The Chesapeake Bay has grown cloudy in the past few decades – nitrogen, phosphorus, and sediment have been blamed for these changes. Their concentrations rose in the 1950s, 60s, and 70s due to developments and the evolution of the farming process. All these substances play a huge role in the natural functioning of the ecosystem and in small amounts can be harmless – but as they become more commonplace, scientists have noticed algal blooms, oxygen-deprived habitat, and dead zones are becoming more frequent and severe in the area.
While some algae blooms are subtle, the right mix of environmental conditions and species can turn stretches of water green, brown, or red. Their effects are more than just visually striking: several species release toxins which can kill fish and cause other severe damage to the ecosystem. The aerial photograph below, taken by Kimberly Reece of the Virginia Institute of Marine Science, shows tendrils of an algae bloom that discolored the water in the lower Chesapeake Bay on July 31, 2012.
Even non-toxic blooms can cause serious effects. When external conditions shift – such as a change in winds, cloudiness, or temperature – huge numbers of phytoplankton die, sink to the bottom of the Bay, and begin to decompose. This bacteria then sucks oxygen from the water, leaving it severely depleted. The lack of dissolved oxygen in turn kills off more marine life, an environment compared to that of the moon.
In the 1960s and 1970s the dead zones began disrupting Bay ecosystems. Populations of fish, crabs, and other marine species were plummeted as once-thriving sea grasses withered away.
In an attempt to revive the Bay, a consortium of state and federal agencies, nonprofits, and private sector groups established the Chesapeake Bay Program. Since 1985, the group monitors the clarity and quality of water, tracks the size and scope of phytoplankton blooms, and studies the conditions surrounding the dead zones that emerge each year.

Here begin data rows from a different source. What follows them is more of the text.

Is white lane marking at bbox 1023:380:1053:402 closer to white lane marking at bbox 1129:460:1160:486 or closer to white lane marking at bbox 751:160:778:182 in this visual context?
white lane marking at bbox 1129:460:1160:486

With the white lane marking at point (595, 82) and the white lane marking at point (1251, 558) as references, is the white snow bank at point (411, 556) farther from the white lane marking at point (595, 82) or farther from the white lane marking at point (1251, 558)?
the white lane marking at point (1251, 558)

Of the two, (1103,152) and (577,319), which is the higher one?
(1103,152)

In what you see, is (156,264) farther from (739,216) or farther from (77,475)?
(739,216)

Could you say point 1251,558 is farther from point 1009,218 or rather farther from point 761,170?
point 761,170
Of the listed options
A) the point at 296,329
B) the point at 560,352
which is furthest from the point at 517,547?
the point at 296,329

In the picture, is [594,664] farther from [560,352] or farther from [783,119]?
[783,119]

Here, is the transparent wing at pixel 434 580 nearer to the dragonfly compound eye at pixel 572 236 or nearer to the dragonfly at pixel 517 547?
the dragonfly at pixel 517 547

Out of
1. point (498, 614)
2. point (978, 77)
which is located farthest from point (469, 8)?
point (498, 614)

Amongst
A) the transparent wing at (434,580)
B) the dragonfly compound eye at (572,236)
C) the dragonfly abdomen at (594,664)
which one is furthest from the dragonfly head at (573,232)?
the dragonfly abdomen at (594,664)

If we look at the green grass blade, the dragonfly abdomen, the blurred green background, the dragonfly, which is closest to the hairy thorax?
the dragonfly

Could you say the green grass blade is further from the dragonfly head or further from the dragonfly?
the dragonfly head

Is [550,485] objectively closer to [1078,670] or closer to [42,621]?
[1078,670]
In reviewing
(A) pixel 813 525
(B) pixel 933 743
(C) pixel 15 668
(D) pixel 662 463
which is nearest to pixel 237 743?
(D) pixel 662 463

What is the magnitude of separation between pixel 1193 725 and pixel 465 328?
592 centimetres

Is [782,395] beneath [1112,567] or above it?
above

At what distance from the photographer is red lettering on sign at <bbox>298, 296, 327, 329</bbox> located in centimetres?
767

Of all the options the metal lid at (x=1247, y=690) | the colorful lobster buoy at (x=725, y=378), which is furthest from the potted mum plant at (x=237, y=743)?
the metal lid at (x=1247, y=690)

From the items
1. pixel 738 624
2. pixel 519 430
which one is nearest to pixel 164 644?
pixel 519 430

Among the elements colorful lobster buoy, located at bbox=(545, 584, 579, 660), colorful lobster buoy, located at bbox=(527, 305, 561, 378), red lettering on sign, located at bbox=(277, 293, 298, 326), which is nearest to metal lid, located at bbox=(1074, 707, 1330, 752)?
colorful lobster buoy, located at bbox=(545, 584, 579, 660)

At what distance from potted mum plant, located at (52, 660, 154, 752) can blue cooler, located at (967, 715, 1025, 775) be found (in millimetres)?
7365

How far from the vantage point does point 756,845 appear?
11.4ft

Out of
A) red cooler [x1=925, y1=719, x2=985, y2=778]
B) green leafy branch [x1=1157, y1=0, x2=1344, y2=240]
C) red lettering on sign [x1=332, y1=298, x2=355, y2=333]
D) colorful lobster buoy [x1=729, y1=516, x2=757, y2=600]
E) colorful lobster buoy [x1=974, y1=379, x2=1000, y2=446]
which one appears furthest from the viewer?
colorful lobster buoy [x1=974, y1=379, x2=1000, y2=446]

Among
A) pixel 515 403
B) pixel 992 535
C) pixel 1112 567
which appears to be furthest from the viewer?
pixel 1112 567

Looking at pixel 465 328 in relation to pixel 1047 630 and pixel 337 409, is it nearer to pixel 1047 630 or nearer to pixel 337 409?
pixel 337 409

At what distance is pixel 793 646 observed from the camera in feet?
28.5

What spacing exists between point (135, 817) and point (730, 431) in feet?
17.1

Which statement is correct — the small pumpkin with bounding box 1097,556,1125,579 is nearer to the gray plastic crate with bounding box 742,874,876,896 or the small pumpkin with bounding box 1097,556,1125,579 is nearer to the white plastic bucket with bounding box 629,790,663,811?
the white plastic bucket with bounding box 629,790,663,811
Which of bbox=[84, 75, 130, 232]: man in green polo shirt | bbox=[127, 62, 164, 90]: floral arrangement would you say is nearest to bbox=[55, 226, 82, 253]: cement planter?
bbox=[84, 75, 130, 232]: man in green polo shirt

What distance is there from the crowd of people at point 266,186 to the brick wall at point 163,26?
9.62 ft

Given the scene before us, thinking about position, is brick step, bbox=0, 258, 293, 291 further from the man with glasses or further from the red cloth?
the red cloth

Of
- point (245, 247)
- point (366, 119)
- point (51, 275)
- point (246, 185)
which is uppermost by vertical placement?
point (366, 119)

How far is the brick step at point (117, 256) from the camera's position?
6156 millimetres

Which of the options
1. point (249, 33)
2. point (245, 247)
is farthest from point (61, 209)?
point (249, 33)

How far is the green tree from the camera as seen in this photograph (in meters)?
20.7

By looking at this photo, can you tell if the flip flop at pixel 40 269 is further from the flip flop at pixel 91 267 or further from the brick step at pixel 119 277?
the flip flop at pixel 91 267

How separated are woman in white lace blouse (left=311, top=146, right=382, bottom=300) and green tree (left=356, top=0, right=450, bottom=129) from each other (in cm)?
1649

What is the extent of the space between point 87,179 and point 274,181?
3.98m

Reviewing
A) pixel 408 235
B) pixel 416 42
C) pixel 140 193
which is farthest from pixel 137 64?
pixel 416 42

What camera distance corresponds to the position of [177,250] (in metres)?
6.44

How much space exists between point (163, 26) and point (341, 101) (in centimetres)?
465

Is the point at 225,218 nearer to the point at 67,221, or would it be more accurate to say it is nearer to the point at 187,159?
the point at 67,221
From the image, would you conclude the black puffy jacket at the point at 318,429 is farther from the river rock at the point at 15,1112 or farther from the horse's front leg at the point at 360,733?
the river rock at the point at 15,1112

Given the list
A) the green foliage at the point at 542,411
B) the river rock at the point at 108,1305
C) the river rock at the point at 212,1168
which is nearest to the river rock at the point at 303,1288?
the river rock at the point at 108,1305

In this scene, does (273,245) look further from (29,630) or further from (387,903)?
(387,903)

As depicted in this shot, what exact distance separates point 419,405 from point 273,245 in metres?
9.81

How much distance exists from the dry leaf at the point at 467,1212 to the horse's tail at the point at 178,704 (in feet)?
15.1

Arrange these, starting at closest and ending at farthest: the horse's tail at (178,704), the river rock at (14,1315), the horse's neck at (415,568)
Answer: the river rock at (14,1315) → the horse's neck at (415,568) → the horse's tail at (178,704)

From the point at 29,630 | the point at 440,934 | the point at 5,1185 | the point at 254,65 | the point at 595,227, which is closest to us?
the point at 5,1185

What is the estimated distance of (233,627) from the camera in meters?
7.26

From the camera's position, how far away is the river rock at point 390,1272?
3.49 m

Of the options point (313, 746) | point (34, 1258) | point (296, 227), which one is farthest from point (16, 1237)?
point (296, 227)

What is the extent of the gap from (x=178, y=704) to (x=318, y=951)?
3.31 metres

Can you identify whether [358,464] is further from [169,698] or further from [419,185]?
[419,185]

Because blooms and dead zones both are ephemeral and fast-changing, they are a challenge to study. Using the scientists’ current methods, it’s very difficult to discern bay-wide trends or large-scale patterns.
Despite promising results, there are still challenges in gathering data through remote sensing, with various natural occurrences disrupting the data. Scientists studying the area are eagerly awaiting the launch of a next-generation ocean-color sensor that they hope will give them a clearer picture of the goings-on under those murky waters.